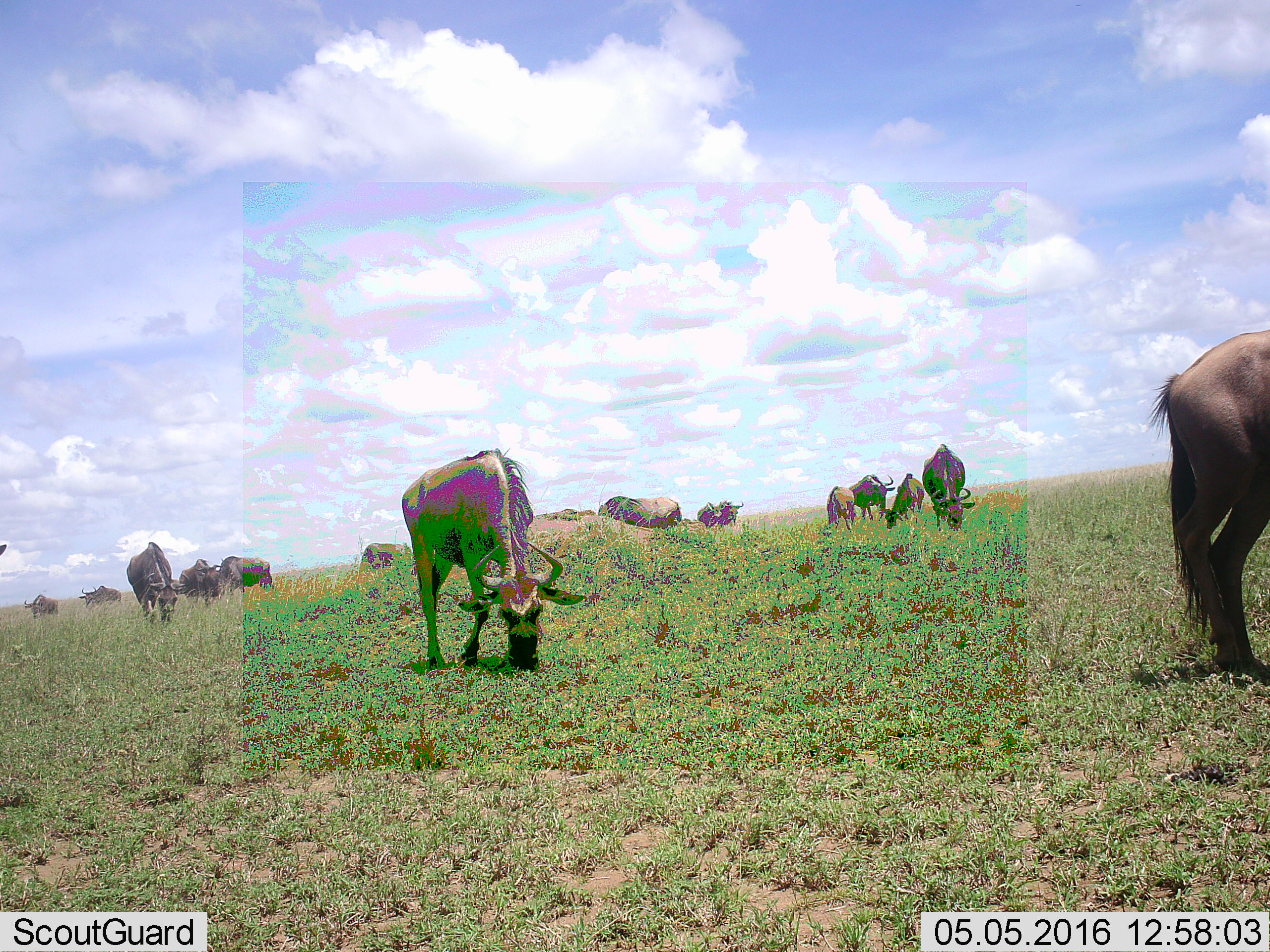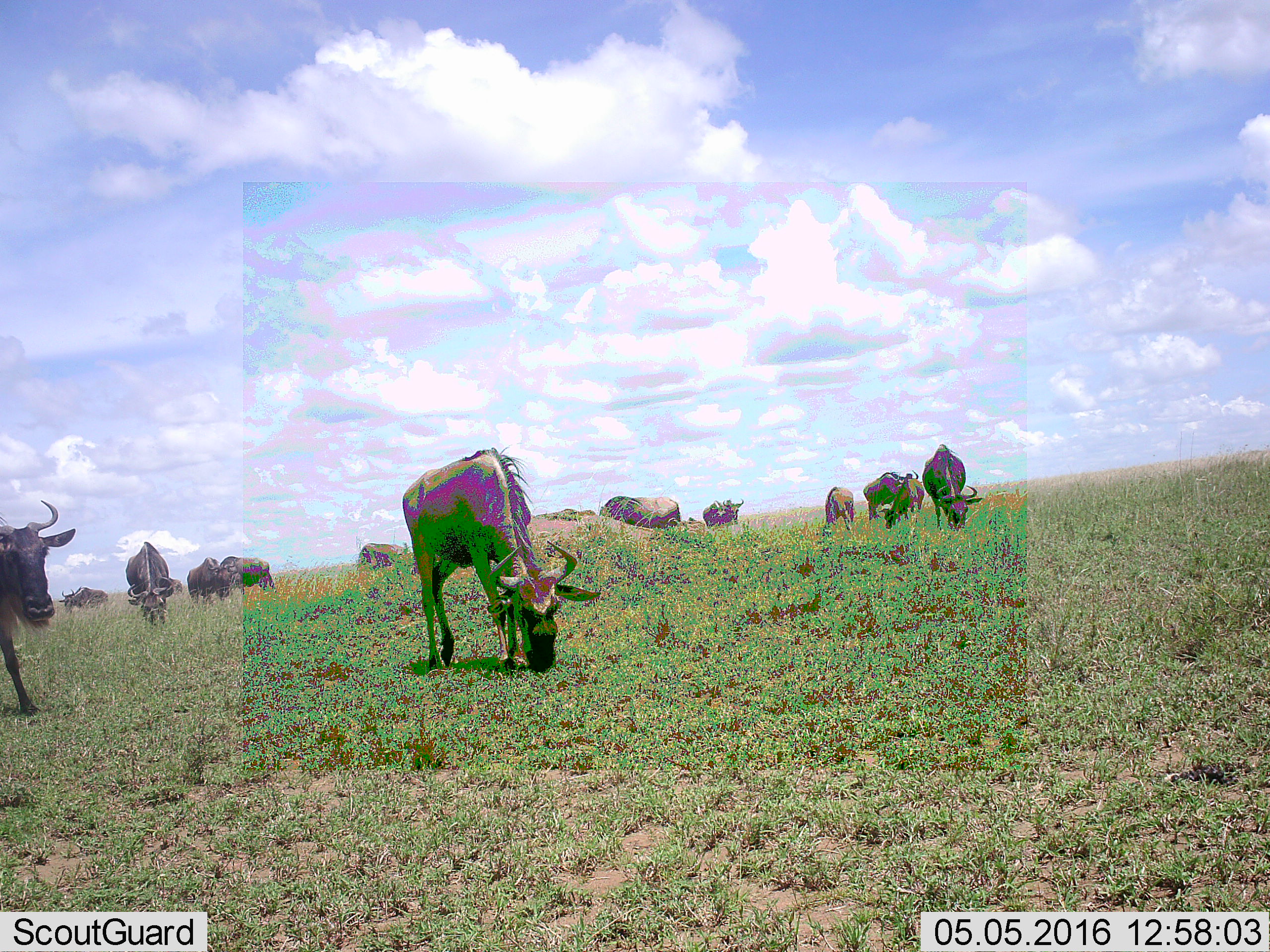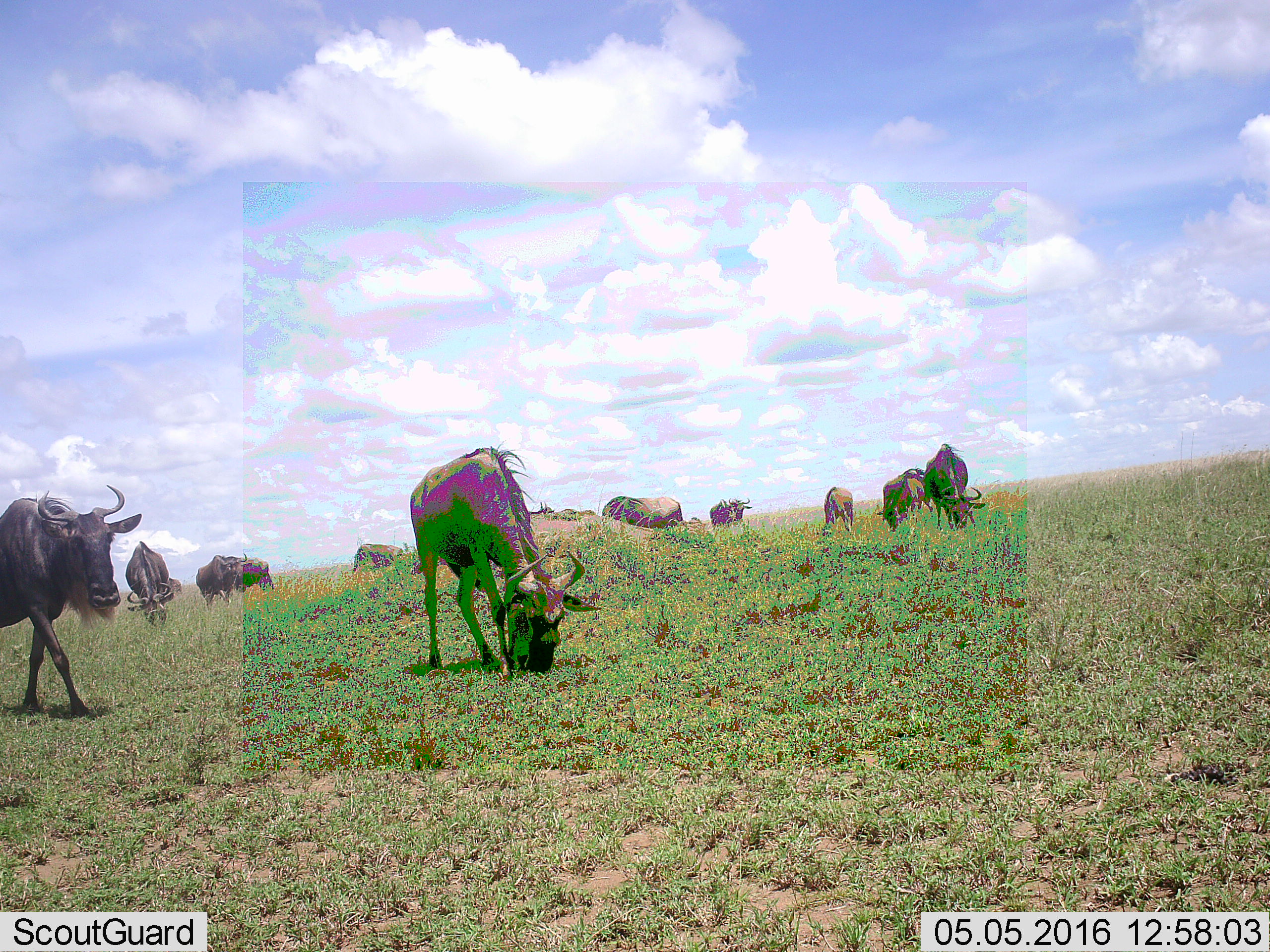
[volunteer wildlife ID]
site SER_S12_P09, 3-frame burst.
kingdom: Animalia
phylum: Chordata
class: Mammalia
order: Artiodactyla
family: Bovidae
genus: Connochaetes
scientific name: Connochaetes taurinus taurinus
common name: blue wildebeest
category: wildebeestblue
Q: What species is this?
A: Wildebeestblue (blue wildebeest) (Connochaetes taurinus taurinus).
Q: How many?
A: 11-50.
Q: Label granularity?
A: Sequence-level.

= = = =

WORK REQUIRED
Transcribe all the material exactly; skip every image.

SOLVED EXERCISE
[volunteer wildlife ID]
site SER_S12_P09, 3-frame burst.
kingdom: Animalia
phylum: Chordata
class: Mammalia
order: Artiodactyla
family: Bovidae
genus: Connochaetes
scientific name: Connochaetes taurinus taurinus
common name: blue wildebeest
category: wildebeestblue
Q: What species is this?
A: Wildebeestblue (blue wildebeest) (Connochaetes taurinus taurinus).
Q: How many?
A: 11-50.
Q: Label granularity?
A: Sequence-level.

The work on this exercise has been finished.